Cardinal Louis Sako from Iraq’s Chaldean Catholic Community, however, told USAID Administrator Mark Green during a meeting at the Vatican this week that little progress has yet been made. But some advocates contend that aid has slowly started to trickle out after Green appointed Max Primorac as special representative for minority assistance programs.

And just this week, Deputy Secretary of State John Sullivan met with Iraqi Christian leaders in Baghdad. Soon after, the State Department announced another $178 million in direct assistance to Iraqi Christians and Yazidis, bringing the total to nearly $300 million.

Other Middle Eastern minority groups have also sought to capitalize on the strong evangelical influence within the Trump administration.

Lobbying disclosure forms reviewed by Al-Monitor indicate that the Syrian Democratic Council, a Kurdish-dominated opposition group, met with Brownback and Gary Bauer earlier this year. Bauer previously led both the Family Research Council and the Christians United for Israel Action Fund before Trump appointed him to the US Commission on Religious Freedom.

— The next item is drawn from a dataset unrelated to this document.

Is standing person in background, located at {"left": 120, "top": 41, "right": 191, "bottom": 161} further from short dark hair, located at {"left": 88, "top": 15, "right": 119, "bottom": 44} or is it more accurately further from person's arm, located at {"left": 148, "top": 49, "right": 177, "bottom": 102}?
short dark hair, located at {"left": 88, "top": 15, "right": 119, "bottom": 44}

The outreach landed the Syrian council a coveted spot at the State Department’s July Ministerial to Advance Religious Freedom, allowing them to tout religious tolerance in Kurdish-controlled Syria.

But the ministerial was equally notable for countries that were not on the agenda. Griffin, who attended the summit, said rights violations in Egypt and Saudi Arabia were not addressed.

“We can’t give some people a free pass, which is really what I think happened [with] Egypt,” said Griffin. “I think the message the administration is sending is we don’t really care about human rights that much. It’s collateral damage to their main objective.”

In the middle of the ministerial, Pompeo released $195 million in Egyptian military aid, which his predecessor had held up over human rights concerns.